No, I don’t have that book. I don’t make a lot of jam in general. If I make fruits preserves, my first choice is drying them. Second choice is making wine ( not I drink a lot of wine， I just enjoy experimenting, or give out as a gift). But I will look into the method you suggested. After all food safety is the most important thing
I like making jams but I also like just making simple fruit syrups for waffle/pancake toppings. For example, just heat some gooseberries with the tiniest bit of water in a pan and add sugar to taste. It will keep in the fridge for a few weeks.
It really changed the game. Check out the article I link above. Be they did a good job explaining the concepts, then walk you through a specific example of applying them. They link to the specific recipe if you want to really follow along.
@KSprairie, yeah I like the soft set jam, too. Added pectin does usually lead to a stiffer jam/jelly for those that prefer it. I have to try very hard with grapes to keep it from getting firmer than I like, because they have so much pectin.

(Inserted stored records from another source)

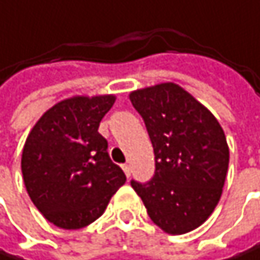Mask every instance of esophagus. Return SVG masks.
<instances>
[{
  "instance_id": "obj_1",
  "label": "esophagus",
  "mask_w": 260,
  "mask_h": 260,
  "mask_svg": "<svg viewBox=\"0 0 260 260\" xmlns=\"http://www.w3.org/2000/svg\"><path fill=\"white\" fill-rule=\"evenodd\" d=\"M122 170H124V173H125V176H127V177H130V174H132V170H130V165H127V164H124V165H122Z\"/></svg>"
}]
</instances>
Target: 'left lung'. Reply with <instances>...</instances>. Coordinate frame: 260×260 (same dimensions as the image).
<instances>
[{
    "instance_id": "obj_1",
    "label": "left lung",
    "mask_w": 260,
    "mask_h": 260,
    "mask_svg": "<svg viewBox=\"0 0 260 260\" xmlns=\"http://www.w3.org/2000/svg\"><path fill=\"white\" fill-rule=\"evenodd\" d=\"M154 150L150 182L132 180L151 221L170 235L201 225L219 201L229 168V147L216 118L174 83L130 93Z\"/></svg>"
}]
</instances>
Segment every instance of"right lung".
<instances>
[{"label": "right lung", "mask_w": 260, "mask_h": 260, "mask_svg": "<svg viewBox=\"0 0 260 260\" xmlns=\"http://www.w3.org/2000/svg\"><path fill=\"white\" fill-rule=\"evenodd\" d=\"M113 95L72 96L47 110L30 132L21 170L33 204L54 225L75 230L106 210L125 174L98 133Z\"/></svg>", "instance_id": "1"}]
</instances>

I had around 4 gallons of gooseberries last year and processed most into jam. How I do gooseberries (and currants), is put them in a pot, stems, blossoms ends, etc. and add a little bit if water so they don’t burn. Summer for a bit, and go at them with a potato masher until they are all soft and mashed. I then put them through a food mill to remove skins, stems, seeds and most blossoms ends. If you want really clean jam, you can put it through a fine metal seive.
I then measure the amount of pulp and while heating I add the sugar. I usually start with a 1:0.5 pulp:sugar ratio and taste once dissolved. Depending on the tartness/sweetness at this point I’ll add more sugar if needed. Last year I was at a 1:0.75 pulp:sugar ratio for my gooseberry jam. Then I cook until it is set as determined by the freezer plate test. The more sugar you add the less time it will take to set.
From last year
I have a number of gooseberries with uneven ripening and I pick them all at once ripe or not. This results in a really nice jam. Much more flavour than I would expect the fully ripe berries to give and I like the tart sweet balance. Just off the top of my head a particular favorite variety for this is Blue Velvet (maybe the name is black velvet). Not sure. And less ripe fruit has more pectin. I just decide on a fruit to sugar ratio add lemon juice then cook and stir till it looks like it will set.
Last year my daughter made a jam with half gooseberries (poorman) and half raspberries (prelude) using about half the sugar suggested by most recipes. It was one of the best I’ve ever had, just barely behind black currant jam which is my all time favorite.